Cameras, housings and calibration stability

Camera systems
There are some very specific design requirements for building a stereo camera system that stays ‘in calibration’. When a system goes out of calibration, 3D measurement accuracy will be lost. The physical relationship between the camera and the camera housing port must be stable. Typically the most stable design has the camera permanently attached to the housing port. If the camera can move around within the camera housing (even a little bit) this will impact calibration stability. The physical relationship between the left and right camera must also be stable: the distance between the cameras and the way the cameras point relative to each other must not change.

Every camera is different
For the purposes of stereo camera calibration, every single camera is different – even cameras that are the same model are physically different enough to adversely affect a calibration. The same camera must always be used in the same housing (in the ideal case the camera is physically attached to the housing port, as above). If a camera fails and is replaced with a new one, even if it is the exact same model, the stereo camera system is no longer calibrated. If cameras are randomly fitted to different housings (compared with their calibration configuration), the systems are not calibrated.
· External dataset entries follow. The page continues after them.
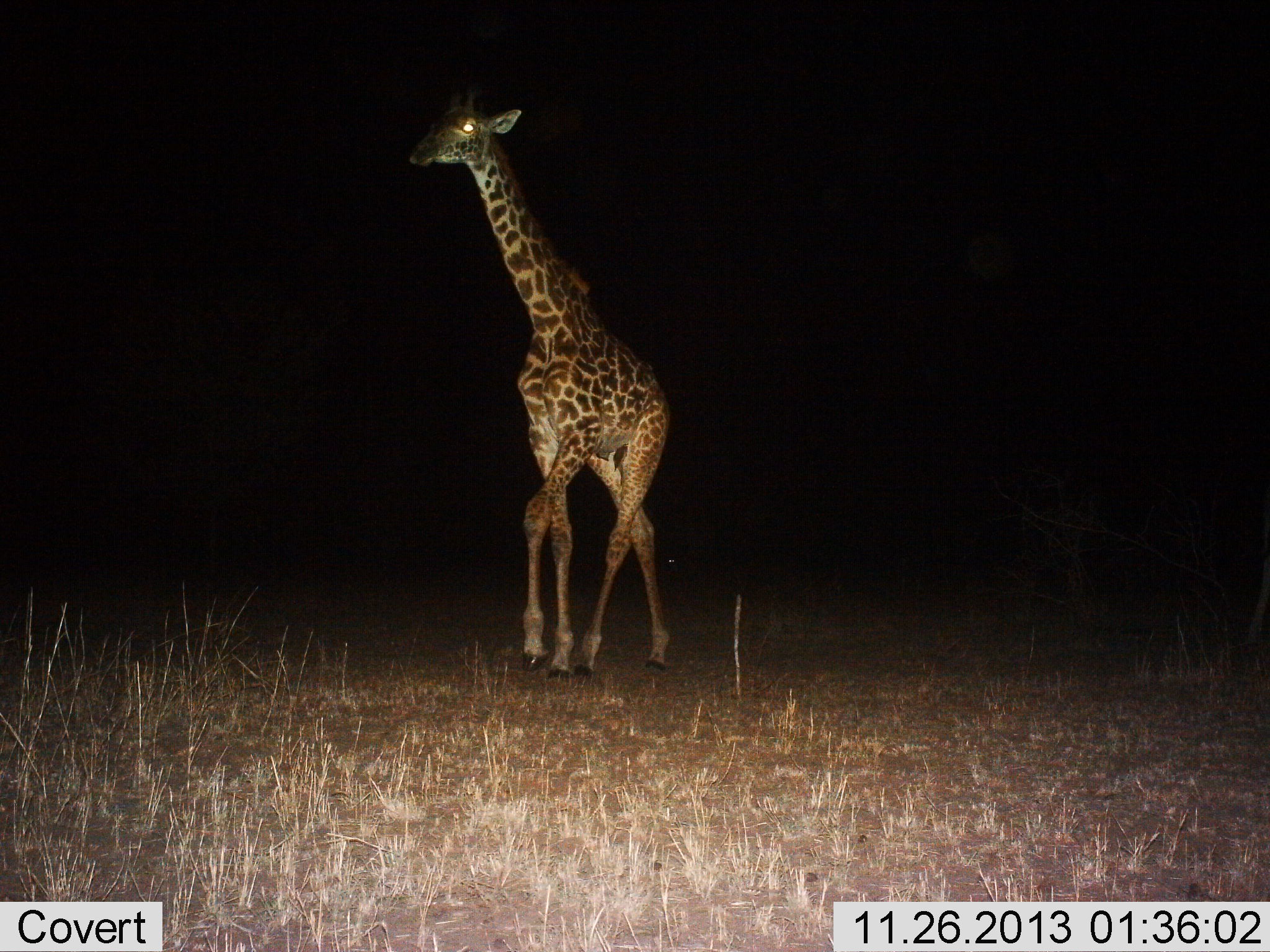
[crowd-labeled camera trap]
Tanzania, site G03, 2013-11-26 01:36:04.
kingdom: Animalia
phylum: Chordata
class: Mammalia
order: Artiodactyla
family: Giraffidae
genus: Giraffa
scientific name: Giraffa camelopardalis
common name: giraffe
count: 1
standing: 30%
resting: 0%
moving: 70%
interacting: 0%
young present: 0%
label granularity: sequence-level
The tables below demonstrate the the effect of swapping left and right cameras in a stereo configuration. The 'Cameras correct' side of the tables shows the results of performing a calibration, then making measurements of a scale bar (a calibrated known length). The length measurement value and percentage error are given. The 'Cameras swapped' side of the tables shows the corresponding measurements and errors with the left and right cameras swapped. The examples are randomly selected using a variety of commonly used cameras. In some instances the magnitude of error may not be so large, in other examples the errors tend to always result in an under or over estimate of length. Concerningly, large errors can be expected. Do not infer from the examples that a particular model of camera will always give a certain error trend or error magnitude – this will always be different and unpredictable.


Camera settings
A stereo camera system will be calibrated with specific camera settings, such as the image resolution (for example 1920x1080) and the field of view (say linear in a GoPro camera). If you change these camera settings after performing a calibration, the system will no longer be calibrated. Also be mindful that features like image stabilisation (optical or electronic), horizon levelling, or even some field of view modes (like GoPro’s SuperView) will typically adversely affect a calibration.

Calibration frequency
All camera systems will tend to go out of calibration over time, and will ultimately need to be re-calibrated. The most common strategy is to calibrate equipment pre and post a field work campaign. A post calibration becomes the pre-calibration for the next field campaign. If this strategy is not adopted, the measurement RMS should be closely monitored and equipment re-calibrated as required.

When using EventMeasure the RMS of 3D measurements is an indication of calibration quality. The RMS cannot predict how inaccurate a measurement is, and it cannot be used to apply a correction to measurements (this is because there are so many different ways a system can go out of calibration). The RMS says something about the current calibration state.

In typical applications measurements having an RMS less than 10mm indicates the calibration is still good. If there are consistently measurements with an RMS above 20mm the system is not in good calibration.